This is a topic which comes up frequently (and no, this is not Viagra spam).
People say "This PDF is too large and it will take to long to RIP." Basically most people make a direct link between the size of the PDF and the performance they are going to get RIPing the file.
In general this is wrong for several reasons. First of all, until very recently PDF was always turned into PostScript before rasterizing on a RIP. Now PostScript is a programming language which means that the RIP must process the language statements in order to create the raster. All this takes time - especially when you have a lot of nested PDF forms. So any PDF file would be effectively processed twice - once to parse the PDF to PostScript, again to process the PostScript.
There isn't a one-to-one correspondence between PDF operators and PostScript operators, particularly in terms of complexity, so seemingly simple and short PDF might not be simple PostScript as far as the rasterizer is concerned.
PDFs can be very large due to embedded images. The most profound effect I have seen on performance (and I mostly work on non-plating devices) is extra resolution, i.e., too many bits for the job. Shear volume is the first problem - a 2,400 dpi CMYK image takes a long time for the RIP to consume because there are a lot of bytes. If you only need 600 dpi then don't put a 2,400 dpi image into the file. RIPs process images quickly but can be overwhelmed by sheer volume.
So even though there are lots of images the file may still RIP quickly.
Font usage is a weakness in many RIPs - particularly using a lot of fonts.
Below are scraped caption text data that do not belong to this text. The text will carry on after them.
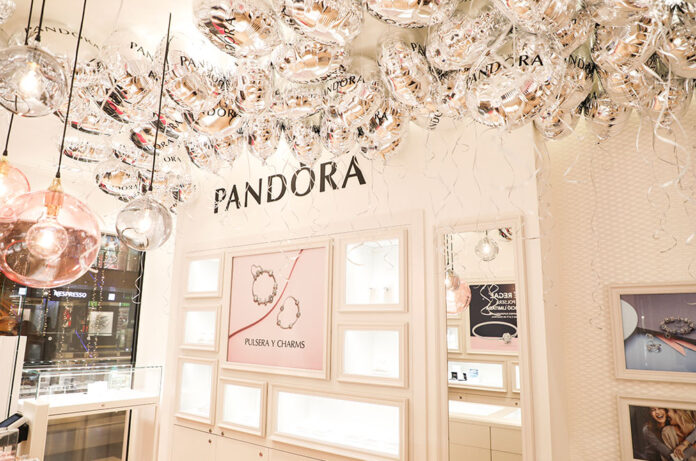 Nova botiga Pandora a Andorra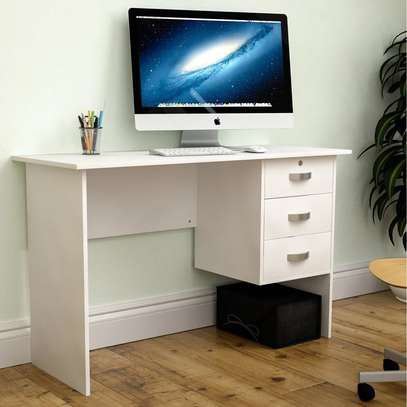 Study Desks : 1.2M Clerical Study Desk image 7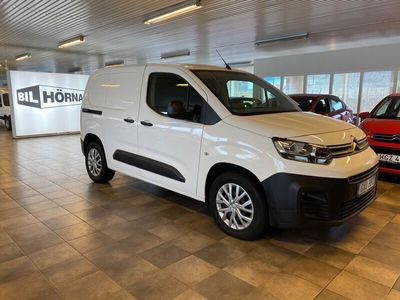 begagnad Citroën Berlingo Skåp 100 hk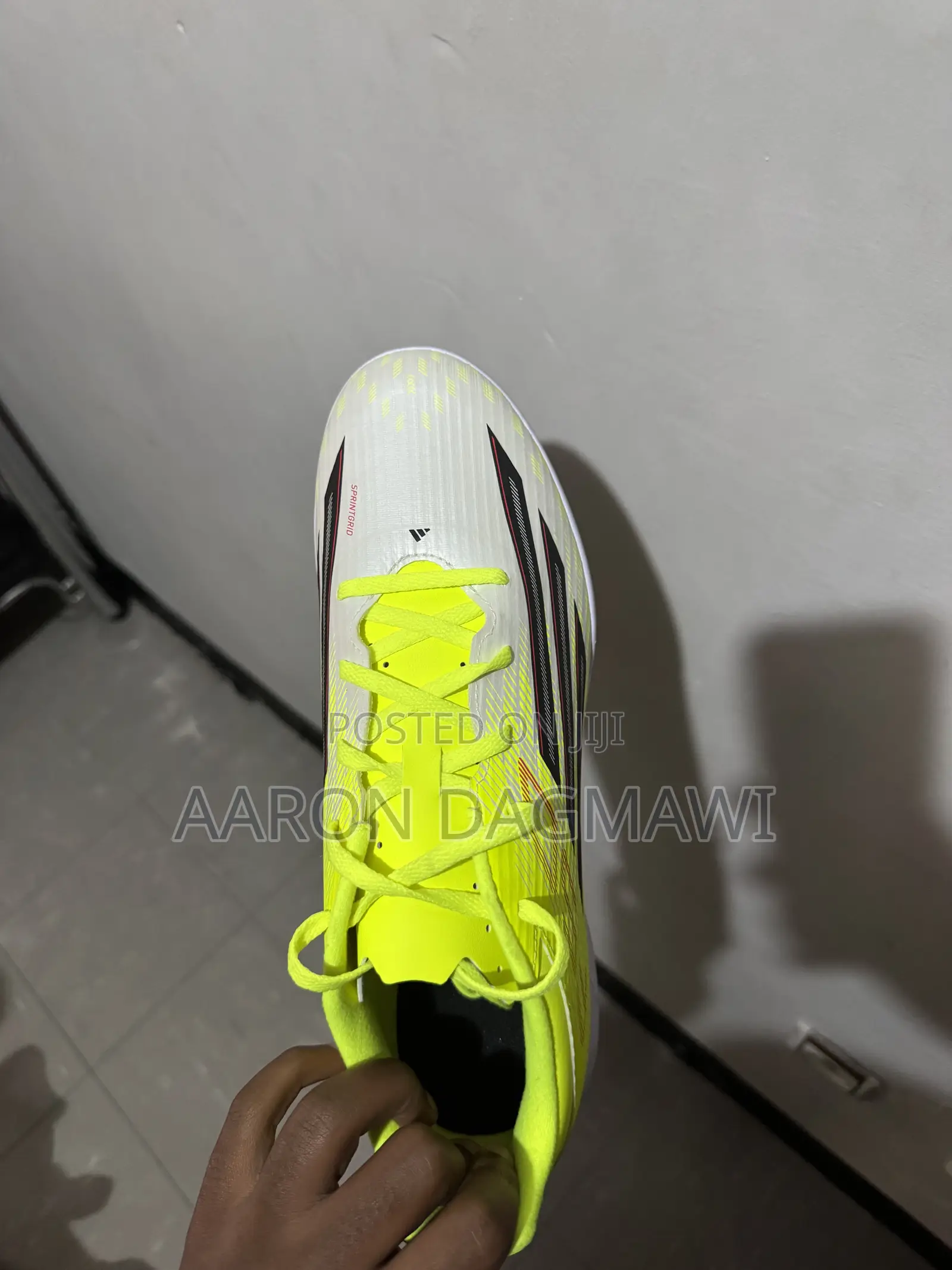 Futsal Football Boots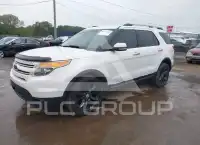 2013 Ford EXPLORER фото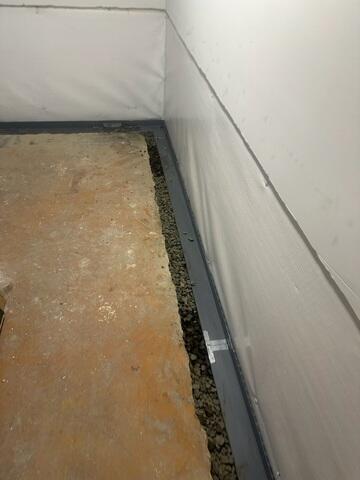 WaterGuard Installation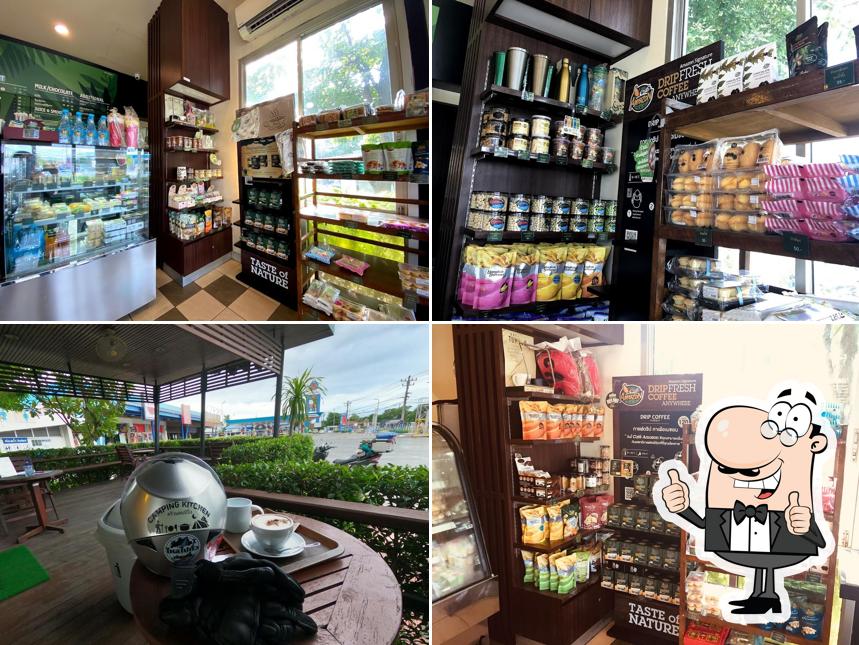 Café Amazon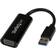 StarTech USB A-VGA M-F 0.2m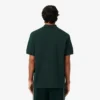 Polo da uomo in piqué con coccodrillo, vestibilità classica Polo da uomo in piqué con coccodrillo, vestibilità classica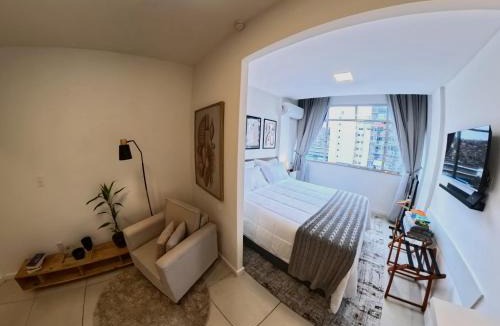 Centro Apartment | Studio 929 Gold Star 400m Ferry to Rio 1Gb Wi-Fi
There are many cases of PDFs having a completely new set of fonts on each page in, say, a thousand page document. RIPs don't deal well with this and for me its been a problem over the years. This issue compounds another common font issue - bitmap fonts. Many programs, particularly those that convert to PDF, tend to convert source bitmap fonts to PDF bitmap fonts. My experience is that the higher the percentage of bitmap fonts in a file the slower, in general, it will RIP as page count goes up.
Applications go to great lengths to obfuscate fonts so that font licenses can't have their intellectual property stolen. Unfortunately you may be paying the price for this with crappy RIP performance - so you're paying twice - once for the font if you need it and again to RIP hundreds or thousands of copies to prevent you from stealing it.
The last problem area is transparency. There are two types - masks and true PDF transparency - and both create performance issues. (Most of what I will say here is more or less invisible to a use because "A" list applications try very hard to "hide" the fact that transparency is being used.) Basically any situation in a PDF file where you can "see through" a transparent part to some underlying PDF element is a problem. For transparency masks, which can occur in any PDF, the problem increases as the size of mask increases. For true PDF transparency (controlled by the graphic state) any use is a problem for performance.
The issue is simple - a printer cannot render "transparent" ink. So, if a blue line crosses over a black line and we want to see some of the black line through the blue one the RIP has to calculate what colors the effect of the transparency would have and print a gray-blue color to present that effect. The calculation requires the RIP to rasterize the transparent areas, create colors for them, then merge that rasterization result with the result of rasterizing everything else.
The bottom line is that transparent areas are rasterized twice - which slows things down.
So very large PDF files, as long as they avoid these and other pitfalls, will RIP very fast. At the same time, very small files using many of these bad constructs, will RIP slowly.